Elle venait de placer le point d’exclamation d’un geste sec, comme un coup de fouet. Les trois mots étaient écrits juste sous le nom du restaurant — « Au Galop » — ce qui dénotait un certain sens de l’humour. Ma soirée s’annonçait parfaite ! Je lui susurrai (un seul « s », oui je sais ça surprend) :
— C’est dommage de recouvrir ce si beau menu, calligraphié au pinceau ! Vous n’avez pas aimé votre plat ?
Elle se retourna et je vis son regard s’illuminer — je ne m’en étonnai point, c’est parfois l’effet que je fais.
Je dois admettre qu’obnubilé par ses jambes, je n’avais pas prêté attention au visage de ma future proie : les traits finement allongés, les lèvres minces mais bien dessinées, des oreilles que l’on devinait juste un peu décollées et hautes sous de longs cheveux — presque une crinière. J’avais hâte de me mettre en selle. Je lui fis donc mon plus beau sourire, celui que j’avais travaillé toute l’année face à mes nombreux miroirs. J’aimais me surprendre moi-même : je passais devant mon reflet quelques fois rapidement, à d’autres moments je restais immobile, et j’essayais de reproduire ce sourire comme un cow-boy dégaine son revolver.
— Puis-je vous raccompagner ? Loin de moi l’idée de vous importuner, mais les rues de la ville ne sont plus très sûres, hélas. Surtout pour une femme !
Elle me dévisagea un instant.
— Vous ne m’importunez point, cher monsieur. Je rejoins des amis pour danser, à seulement trois coins de rue d’ici, mais j’accepte. Je m’appelle Hunter.

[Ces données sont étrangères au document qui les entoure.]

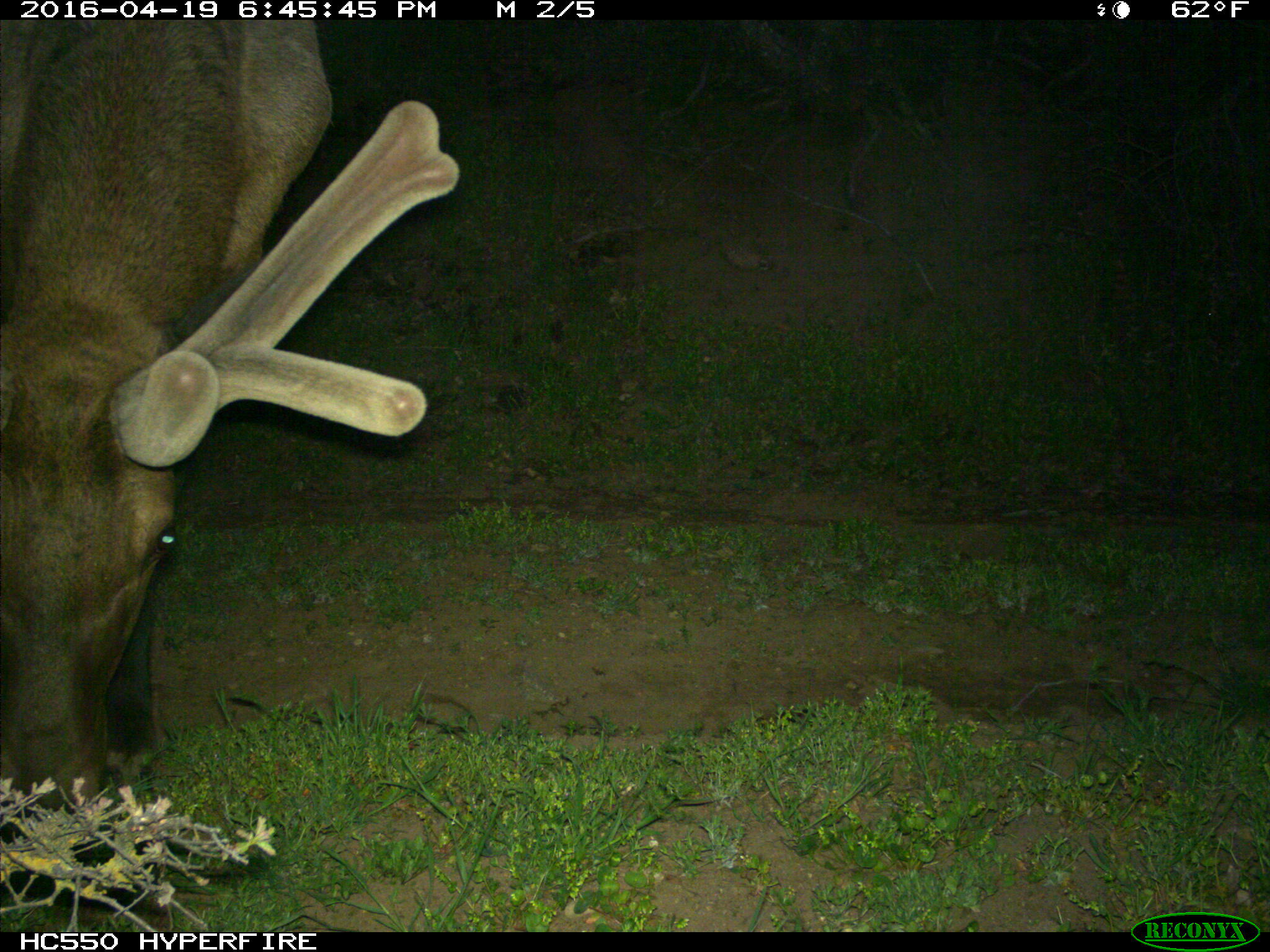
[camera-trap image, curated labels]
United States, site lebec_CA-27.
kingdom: Animalia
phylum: Chordata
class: Mammalia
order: Artiodactyla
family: Cervidae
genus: Cervus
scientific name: Cervus canadensis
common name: elk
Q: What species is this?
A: Cervus canadensis (elk).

— James. Comme James Dean.
Je n’avais donc que quelques minutes pour convaincre mais j’aimais les challenges. Et cela faisait mon affaire finalement, car je portais mes santiags qui me serraient les pieds en fin de journée — rien pour arranger ma démarche un peu gauche, rédhibitoire pour certaines.
Je vous passe les détails de notre brève conversation, je préfère ne pas partager mes techniques d’approche de la gent féminine. Disons que j’ai une certaine expérience et un taux de succès plutôt élevé.
Nous marchions donc côte à côte, très lentement, pour faire durer le plaisir. J’arrivais à l’amuser. Elle dut même s’arrêter une fois, secouée par un fou rire et à la limite de l’entorse dans ses escarpins. Revenue à ma hauteur, elle me dit :
— Vous avez les genoux varum ! Vous montez à cheval ou c’est congénital ?
Je mentis bien évidemment — personne n’irait vérifier.
— Je monte, oui. Depuis mon plus jeune âge.
Elle m’effleura le bras — très directe, la dame.
— Voudriez-vous être mon cavalier, ce soir ?
J’acceptais l’invitation en hésitant rien qu’un instant — il faut toujours jouer les innocents. Je notais quelque part dans ma mémoire la conversation de ce soir : je souhaitais l’essayer sur d’autres femmes. J’avais l’impression de tenir quelque chose. Nous tournâmes à droite au coin de rue.
Ses talons et les fers de mes bottes frappaient les pavés en rythme. Deux chevaux au pas, en direction de l’écurie. Elle me faisait rire à son tour. J’avais beau m’être promis de ne plus jamais tomber amoureux, son physique et son caractère racés ne me laissaient pas indifférent. Je dus me secouer la tête une seconde pour reprendre le contrôle de mes émotions.
Hunter sortit son téléphone de son sac à main, s’arrêta, et commença à écrire quelque chose. Elle leva les yeux et, voyant mon regard interrogateur, elle lança :
— Désolée, j’en ai pour trente secondes : je préviens mes amis que je ne suis pas toute seule. Ils pourront prévoir le bon nombre de verres.
— Pas de soucis.
En fait, oui, il y avait un souci. J’avais peut-être de la concurrence. Et puis, il y avait maintenant des témoins potentiels qui verraient mon visage. Il fallait que je joue mes coups finement.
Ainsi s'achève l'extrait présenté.